Wiktor Świetlik

i

Autor: Piotr Piwowarski

Wiktor Świetlik: PARPA na rzecz bandytów

2016-01-14 3:00

Mamy dwie rządowe agendy o niemal identycznych skrótach. Jedna to Polska Agencja Rozwoju Przedsiębiorczości, a druga to Polska Agencja Rozwiązywania Problemów Alkoholowych. Okazuje się, że zbieżność jest nieprzypadkowa. PARPA, od alkoholizmu, od lat podejmuje inicjatywy wspierające nie tylko zbożny cel, jakim jest walka z niszczącym nałogiem, ale także na rzecz przedsiębiorczości.

Niestety wyłącznie tej nielegalnej. Zaproponowała, by w ramach walki z nadmierną skłonnością rodaków do procentów podnieść akcyzę. Jej zdaniem ludzie piją w Polsce zbyt dużo wina i piwa, a więc trzeba je obłożyć taką akcyzą jak wódkę. A jeśli okaże się, że ludzie, szczególnie ci bez pieniędzy, jeszcze więcej piją podejrzanych i nieobjętych akcyzą płynów? Wtedy PARPA zaapeluje o kolejne podwyżki. Ileż razy to już przerabialiśmy? Zapraszam szefa PARPA na spacer po warszawskim Grochowie. Bezproblemowo kupi papierosy marki Mińsk - chyba najpopularniejsze dziś w Polsce, choć nieobjęte badaniami rynkowymi, bo z przemytu. To efekt nieustannych podwyżek. Ludzie, którzy fachowo zajmują się uzależnieniami, niby powinni rozumieć, iż nałogowego alkoholika podwyżkami się nie wyleczy. Kupi przemycane, sam będzie pędził albo zacznie kraść. W kogo więc naprawdę uderzyłaby ta zmiana? W zwykle rodziny, które od czasu do czasu lubią na stole postawić butelkę wina. W polską produkcję piwa, w producentów chmielu, pracowników browarów.

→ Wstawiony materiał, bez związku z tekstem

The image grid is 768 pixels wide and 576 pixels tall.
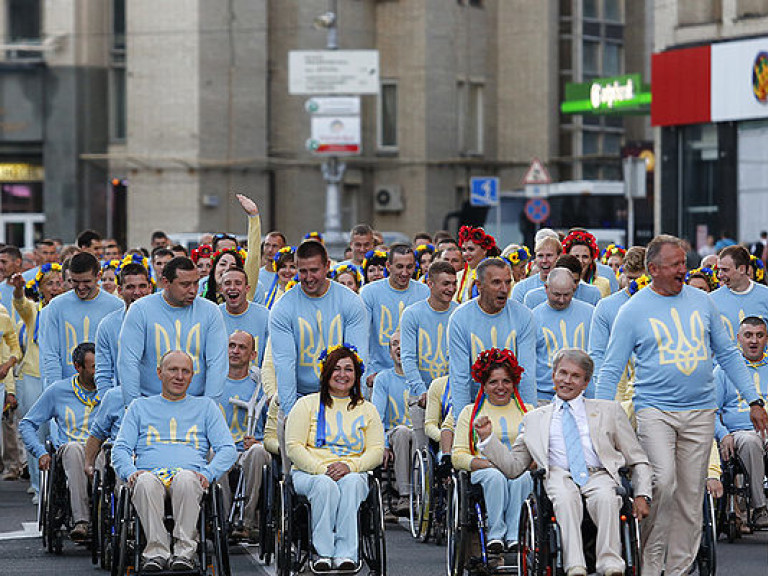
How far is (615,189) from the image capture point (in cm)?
4541

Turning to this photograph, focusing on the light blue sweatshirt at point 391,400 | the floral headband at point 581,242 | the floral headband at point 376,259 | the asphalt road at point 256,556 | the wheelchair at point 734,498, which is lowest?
the asphalt road at point 256,556

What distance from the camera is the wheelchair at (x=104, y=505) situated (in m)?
12.5

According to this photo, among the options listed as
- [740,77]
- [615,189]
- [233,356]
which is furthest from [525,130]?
[233,356]

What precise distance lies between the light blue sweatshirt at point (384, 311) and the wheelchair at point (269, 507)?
117 inches

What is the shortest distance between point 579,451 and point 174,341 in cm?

I to teraz, kiedy zaczęły rozwijać się małe, lokalne browary konkurujące jakością z holenderskimi i duńskimi molochami. Dla PARPA nie ma znaczenia, czy ktoś w piątkowy wieczór wypija kilka lampek wina, dwa piwa czy zapija się wódką. Wszystko to alkohol. Już przerabialiśmy w Polsce walki z tabaką, cukrem, mlekiem, masłem, wieprzowiną, kurczakiem i szkolnymi sklepikami. Wszystkie te boje jakoś przypadkowo były sprzeczne z interesem polskiej gospodarki, a nader zbieżne z interesami państw innych. W przypadku działań PARPA nie podejrzewam złych intencji. To po prostu przejaw bezradności. W realnym leczeniu alkoholizmu, braku stosowania nowoczesnych terapii i lekarstw. Pozostaje więc zakaz, który uszczupli budżet, produkcję alkoholu zepchnie do podziemia.

Pamiętam z czasu studiów mieszczącą się blisko uniwersytetu kantynę wojskową. Od rana do wieczora dochodziło tam do gorszących scen, w paru miałem nawet swój udział. Studenci z profesorstwem bratali się przy mocnych alkoholach. Pewnego dnia wprowadzono regulację - że w kantynie nie wolno sprzedawać wódki przed piętnastą. Efekt był taki, że sprzedawano ją w półlitrowych plastikowych butelkach po mineralnej. Tyle zyskamy kolejnymi podwyżkami akcyzy.